■ Explore the material ■
A: In the respiratory nurse survey text below, how many general practices did the survey cover?
B: Name every kind of accredited training mentioned in the respiratory nurse survey text below.
** Text section follows **
As many as 4,498 nurses working with patients with respiratory disease may not be providing appropriate care or treatment for their patients, according to a survey conducted by the charity Education for Health.
The national survey into the roles and training of respiratory nurses in 389 general practices in the UK found 20% of asthma nurses and 52% of COPD nurses with an advanced role (autonomously conducting diagnostic and follow-up consultations) had no accredited asthma training. It also revealed that between 41% and 45% did not have immediate access to a GP should they require one.
Of the 52% of COPD nurses with an advanced role and no accredited COPD training, 92% of these had no accredited spirometry training. Spirometry is the main diagnostic tool for COPD and is important for confirming a diagnosis of asthma.
** End of Text section **
** Data provided follows **
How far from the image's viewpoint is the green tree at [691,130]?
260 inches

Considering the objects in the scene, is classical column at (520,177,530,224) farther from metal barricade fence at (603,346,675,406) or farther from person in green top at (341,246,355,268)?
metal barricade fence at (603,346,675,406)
** End of Data provided **
■ Answers for the tasks ■
A: 389 general practices in the UK

B: Asthma training, COPD training, spirometry training